また、極端な節約は長続きしないことも問題です。
我慢ばかりの生活ではストレスがたまり、反動で浪費してしまうこともあります。
貯蓄は目的ではありません。
より良い人生を送るための手段です。
お金を貯めることと、お金を使うことのバランスを取ることが重要なのです。
家計で持つべき現金貯蓄の目安
では、実際にどれくらいの貯蓄があれば安心なのでしょうか。
絶対的な正解はありませんが、まず確保したいのが生活防衛資金です。
一般的には、
生活費の6か月から1年分
が一つの目安とされています。
例えば毎月25万円で生活している家庭であれば、
・6か月分なら150万円
・1年分なら300万円
程度になります。
独身で収入が安定している場合は6か月分程度でもよいでしょう。
一方で、自営業の方や小さなお子さんがいる家庭などは、より多めに準備しておくと安心です。
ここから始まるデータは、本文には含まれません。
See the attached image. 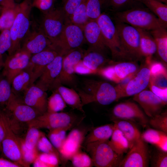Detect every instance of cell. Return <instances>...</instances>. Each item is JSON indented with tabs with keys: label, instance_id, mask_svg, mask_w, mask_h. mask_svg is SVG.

また、近い将来に使う予定があるお金は投資せず現金で保有しておくことも重要です。
例えば、
・住宅購入予定の頭金
・子どもの入学資金
・車の買い替え資金
などです。
私が相談者へお伝えしているのは、
「使う予定が5年以内なら現金中心」
という考え方です。
投資は時間を味方につけることで成功しやすくなります。
短期間で使う予定のお金は、値下がりリスクを避ける方が合理的なのです。
人生設計とのバランスを考える
貯蓄の本当の目的は、人生を豊かにすることです。
お金をたくさん持ったまま人生を終えることではありません。
例えば、
・子どもと旅行する時間
・夫婦で過ごす時間
・新しい知識を学ぶ時間
・健康を維持するための時間
これらは後から買い戻すことができません。
だからこそ、貯蓄だけに偏るのではなく、自分や家族の人生を豊かにするためのお金の使い方も大切になります。
私はFPとして、
「将来のために今を犠牲にし過ぎないこと」
をよくお伝えしています。
将来に備えることは大切です。
しかし、現在を楽しむことも同じくらい大切です。
貯蓄、投資、自己投資、経験への支出。
それぞれのバランスを取りながら、自分らしい人生設計を考えていきましょう。
まとめ
貯蓄は単にお金を貯める行為ではありません。
病気や失業などの不測の事態に備え、将来の大きな出費に対応し、資産運用の土台を作り、安心して生活するための重要な仕組みです。
私がFPとして多くの相談者を見てきた中で感じるのは、貯蓄がある人ほど人生の選択肢が多いということです。
転職、住宅購入、教育、老後生活。
どの場面でも貯蓄は大きな支えになります。
一方で、貯蓄だけに固執する必要もありません。
人生を豊かにするためには、使うべきところにはしっかりお金を使うことも大切です。
貯蓄は目的ではなく手段です。
将来への安心と現在の充実、その両方を実現できるよう、自分に合った貯蓄の形を考えてみてください。